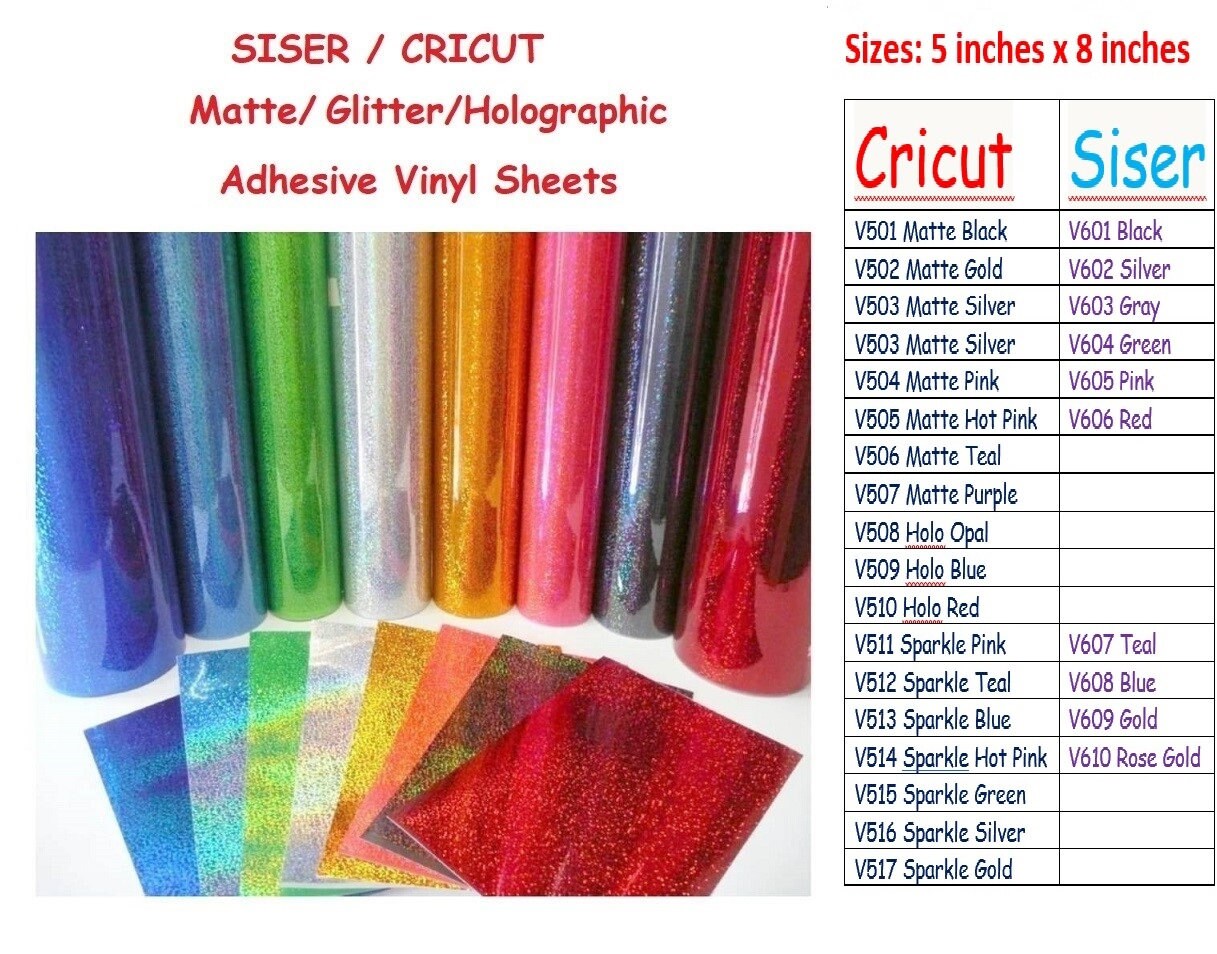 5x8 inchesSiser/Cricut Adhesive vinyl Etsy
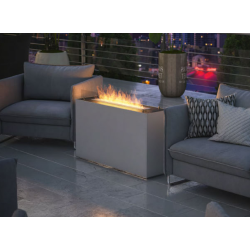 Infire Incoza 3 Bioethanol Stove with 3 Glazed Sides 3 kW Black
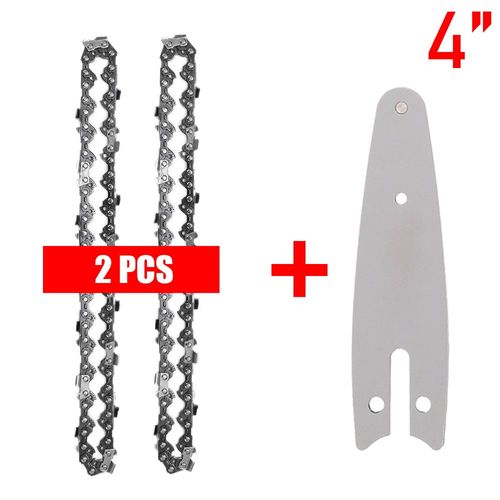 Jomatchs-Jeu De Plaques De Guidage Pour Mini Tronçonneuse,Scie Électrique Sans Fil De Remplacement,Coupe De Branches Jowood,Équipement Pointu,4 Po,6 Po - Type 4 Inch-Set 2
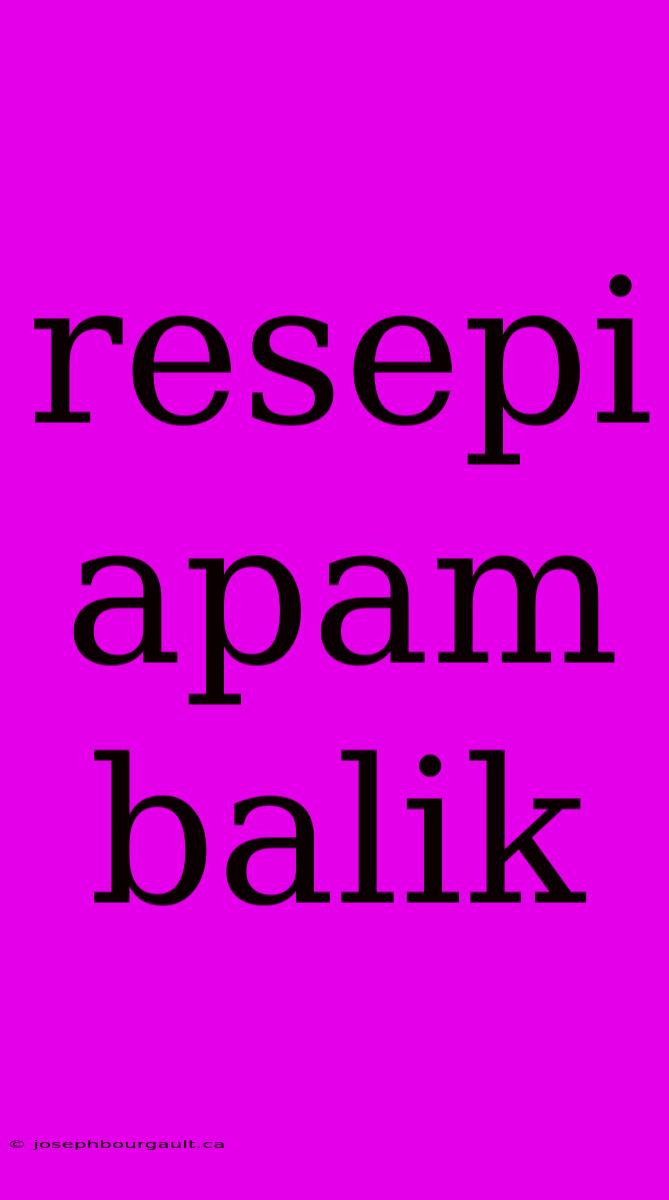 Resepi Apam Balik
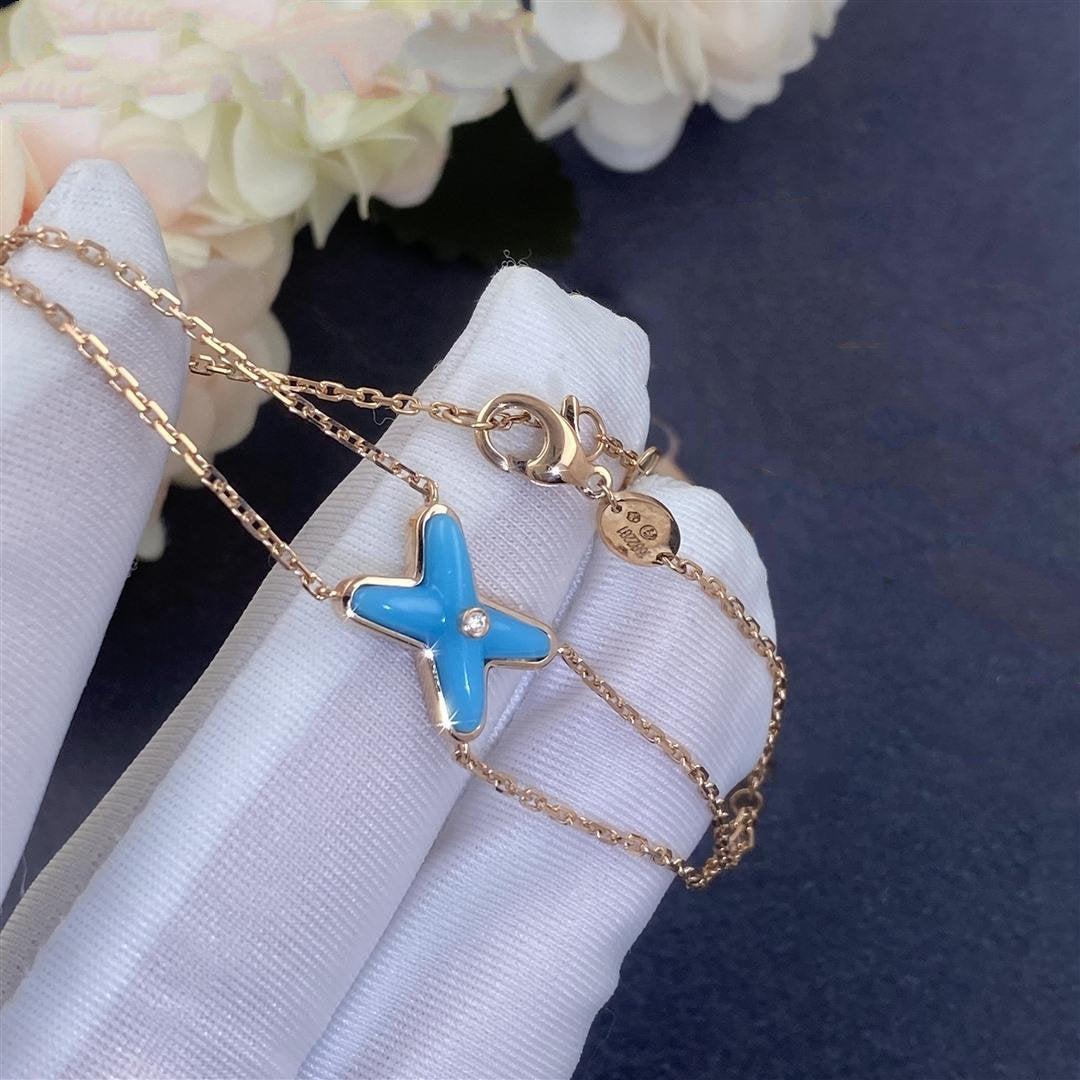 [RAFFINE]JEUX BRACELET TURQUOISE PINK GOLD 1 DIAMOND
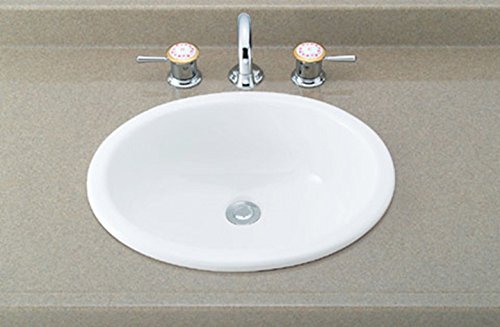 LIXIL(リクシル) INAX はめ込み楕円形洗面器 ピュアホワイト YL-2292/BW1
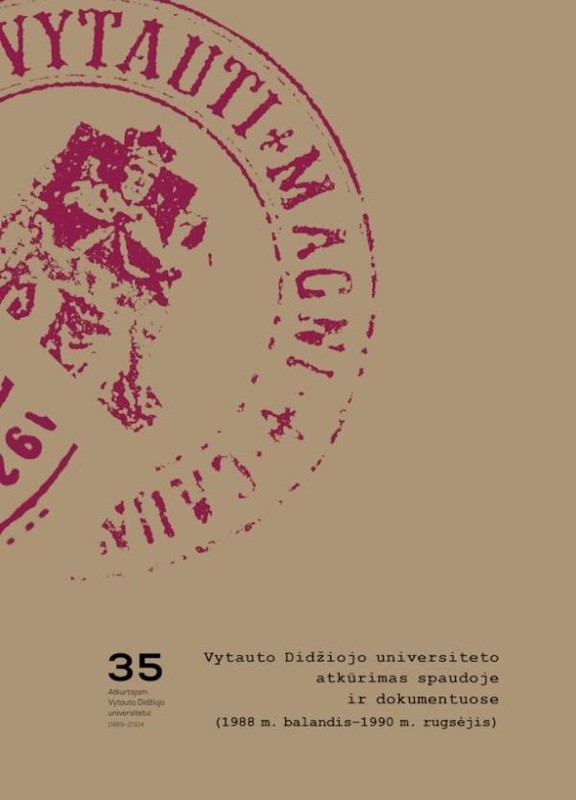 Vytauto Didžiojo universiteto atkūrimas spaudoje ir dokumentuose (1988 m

---------------

• [TASK]: Extract the text that accompanies each of the seven records above, reproducing every line character for character. Leave the pictures out of your answer.

• [TASK OUTPUT]:
 5x8 inchesSiser/Cricut Adhesive vinyl Etsy
 Infire Incoza 3 Bioethanol Stove with 3 Glazed Sides 3 kW Black
 Jomatchs-Jeu De Plaques De Guidage Pour Mini Tronçonneuse,Scie Électrique Sans Fil De Remplacement,Coupe De Branches Jowood,Équipement Pointu,4 Po,6 Po - Type 4 Inch-Set 2
 Resepi Apam Balik
 [RAFFINE]JEUX BRACELET TURQUOISE PINK GOLD 1 DIAMOND
 LIXIL(リクシル) INAX はめ込み楕円形洗面器 ピュアホワイト YL-2292/BW1
 Vytauto Didžiojo universiteto atkūrimas spaudoje ir dokumentuose (1988 m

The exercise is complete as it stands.